Ele sempre se vale de alguma esperança insípida nas madrugadas difíceis, nas poucas que passa com a família. promete rever seus hábitos insalubres e no outro dia está de volta ao bar aos lugares malditos.

sua mulher grita, quebra os móveis cospe uísque diz que ele prefere ser o eterno perdedor a se dar o trabalho de tentar qualquer ridículo, qualquer coisa para a qual não possua boa desenvoltura. você não presta pra nada. John Malcovich.

perde o foco como quem [sempre] esquece os óculos no táxi.

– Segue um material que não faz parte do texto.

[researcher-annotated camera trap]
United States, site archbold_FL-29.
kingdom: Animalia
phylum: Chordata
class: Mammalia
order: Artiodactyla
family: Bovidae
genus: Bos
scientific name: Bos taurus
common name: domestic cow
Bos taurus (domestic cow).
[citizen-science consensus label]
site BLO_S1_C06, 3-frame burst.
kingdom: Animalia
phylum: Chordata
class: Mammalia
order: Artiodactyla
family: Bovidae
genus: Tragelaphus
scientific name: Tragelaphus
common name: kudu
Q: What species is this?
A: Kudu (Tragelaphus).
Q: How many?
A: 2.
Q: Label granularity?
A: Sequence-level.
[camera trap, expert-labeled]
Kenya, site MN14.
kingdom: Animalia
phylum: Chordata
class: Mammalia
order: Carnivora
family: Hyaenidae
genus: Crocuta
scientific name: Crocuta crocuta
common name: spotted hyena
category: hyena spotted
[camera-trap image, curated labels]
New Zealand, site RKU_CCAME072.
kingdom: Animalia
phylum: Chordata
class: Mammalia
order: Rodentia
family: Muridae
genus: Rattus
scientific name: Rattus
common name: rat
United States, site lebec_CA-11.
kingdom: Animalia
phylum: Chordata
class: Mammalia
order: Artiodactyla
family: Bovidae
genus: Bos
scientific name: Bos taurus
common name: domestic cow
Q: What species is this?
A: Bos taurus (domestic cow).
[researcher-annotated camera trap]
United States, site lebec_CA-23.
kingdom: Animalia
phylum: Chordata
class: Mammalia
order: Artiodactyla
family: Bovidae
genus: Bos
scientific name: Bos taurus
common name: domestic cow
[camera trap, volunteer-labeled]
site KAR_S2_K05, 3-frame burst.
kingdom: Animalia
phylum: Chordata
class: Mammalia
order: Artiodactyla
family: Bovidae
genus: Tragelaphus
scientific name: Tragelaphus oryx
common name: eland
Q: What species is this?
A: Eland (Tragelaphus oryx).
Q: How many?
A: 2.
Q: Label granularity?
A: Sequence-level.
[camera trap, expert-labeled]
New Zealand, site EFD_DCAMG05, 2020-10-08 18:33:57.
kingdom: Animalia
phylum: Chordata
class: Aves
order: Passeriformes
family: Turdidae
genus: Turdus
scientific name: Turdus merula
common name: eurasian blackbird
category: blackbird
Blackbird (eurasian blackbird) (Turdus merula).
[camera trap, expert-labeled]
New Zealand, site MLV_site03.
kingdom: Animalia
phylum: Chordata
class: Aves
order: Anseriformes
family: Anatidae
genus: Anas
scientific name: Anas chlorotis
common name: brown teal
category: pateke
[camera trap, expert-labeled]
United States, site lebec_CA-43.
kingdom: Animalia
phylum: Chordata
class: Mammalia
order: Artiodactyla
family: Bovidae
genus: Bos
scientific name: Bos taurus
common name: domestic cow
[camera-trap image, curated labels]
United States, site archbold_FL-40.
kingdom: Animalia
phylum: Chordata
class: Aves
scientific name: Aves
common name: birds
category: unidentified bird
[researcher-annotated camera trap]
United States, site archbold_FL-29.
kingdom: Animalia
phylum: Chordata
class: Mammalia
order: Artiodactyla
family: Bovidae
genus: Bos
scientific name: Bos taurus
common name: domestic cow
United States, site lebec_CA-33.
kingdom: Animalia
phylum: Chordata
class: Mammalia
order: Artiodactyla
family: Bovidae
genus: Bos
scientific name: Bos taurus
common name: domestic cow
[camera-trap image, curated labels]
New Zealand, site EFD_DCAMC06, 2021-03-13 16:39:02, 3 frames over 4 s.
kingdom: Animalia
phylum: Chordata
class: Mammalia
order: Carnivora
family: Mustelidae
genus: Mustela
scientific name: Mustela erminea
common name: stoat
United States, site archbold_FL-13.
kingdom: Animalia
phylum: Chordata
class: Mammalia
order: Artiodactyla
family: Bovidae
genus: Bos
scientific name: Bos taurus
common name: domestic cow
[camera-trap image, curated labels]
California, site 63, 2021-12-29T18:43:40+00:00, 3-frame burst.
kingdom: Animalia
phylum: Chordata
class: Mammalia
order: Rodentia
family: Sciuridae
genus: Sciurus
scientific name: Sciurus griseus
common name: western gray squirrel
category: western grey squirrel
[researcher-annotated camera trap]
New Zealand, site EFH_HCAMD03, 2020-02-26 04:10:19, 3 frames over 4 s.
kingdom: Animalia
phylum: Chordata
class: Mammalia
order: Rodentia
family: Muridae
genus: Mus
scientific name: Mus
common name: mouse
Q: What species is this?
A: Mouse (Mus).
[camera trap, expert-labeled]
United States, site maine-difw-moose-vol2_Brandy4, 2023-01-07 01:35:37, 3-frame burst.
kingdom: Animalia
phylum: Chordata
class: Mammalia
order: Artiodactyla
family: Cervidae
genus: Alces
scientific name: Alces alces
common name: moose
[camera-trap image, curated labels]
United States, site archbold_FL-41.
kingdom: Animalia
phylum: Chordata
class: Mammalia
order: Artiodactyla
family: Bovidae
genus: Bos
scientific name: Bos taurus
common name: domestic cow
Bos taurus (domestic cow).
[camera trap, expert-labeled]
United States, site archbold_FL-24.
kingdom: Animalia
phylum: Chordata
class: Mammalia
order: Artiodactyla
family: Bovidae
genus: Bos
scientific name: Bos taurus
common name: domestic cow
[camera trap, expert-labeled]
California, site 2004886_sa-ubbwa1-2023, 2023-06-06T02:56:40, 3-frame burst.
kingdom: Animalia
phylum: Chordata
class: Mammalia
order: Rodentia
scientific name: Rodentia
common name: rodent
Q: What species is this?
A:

em outra realidade, paralela a todas, ele é apenas um corpo estandido na praia sentido prazer orgânico. o prazer da saúde gozada em férias. a brisa do mar do Caribe. eterno como o instante, ele se sente pleno ao sol. quando não adoece. raramente adoece. a realidade é que é um homem jovem e voraz. ama as mulheres e elas não resistem sua beleza física aliada ao poder de persuasão do desprezo que sente por elas. por tudo. todo desprezível despreza. todo perdido encontra a maior perdição dentro de seus hábitos vadios recobertos por flores plásticas que, não morrem mas empoeiram.

atrás dele, na terceira realidade, há uma mulher realmente incrível. linda. jovem. talentosa na cozinha, nos bordados, nas contas bancárias que só engordam. ela acredita. quer acreditar porque reconhecer o fracasso absoluto daquele túmulo adornado de músculos e um sorriso maroto significaria o fiapo de desastre que lhe falta para perder o controle. e ela precisa de controle. o tempo todo. se não vai enlouquecer. seus pais nem tocam mais no assunto "marido". porque ele nada mais é que um aspecto de sua própria personalidade. coloca os óculos escuros e calcula cada vácuo, cada passant à paisana que lhe acena com falsidade. tudo é falso. até seus dentes. exceto ele. e seus vexatórios. exceto o amor sombrio que inventaram porque tudo que é sombrio, afinal, refresca.

amor luminoso, ofusca. ela estaciona do Green Park e se esparramam na grama áspera. rolam de amor e depois se cansam até das novidades.

no fundo, ele é tímido e desambientado. está em uma festa esnobe, cheia de bem-sucedidos na orla da praia. estranhos todos os olhos parecem tecer comentários. mas, na verdade, não se importam. as mesmas cenas, os mesmos esbarrões. agora vem a cantora. ela bebe e está séria. ela expressa tanta paixão que enjoa. não se pode falar com ela por mais de cinco minutos. até quando é simples se torna insuportável porque quem a vê cantar um dia não consegue se aproximar dela. sozinha. pra sempre. amém.

sabe que não sabem seu nome, nem poderiam se lembrar. sua mulher, com paciência, recolhe seus cacos bêbados de alegria que se estraçalham pelas mesas bem adornadas. as noitadas de mentirinha. cheia de bonecas de porcelana, conversas de champagnhe em vozes de plástico, puro glamour e muito brilho.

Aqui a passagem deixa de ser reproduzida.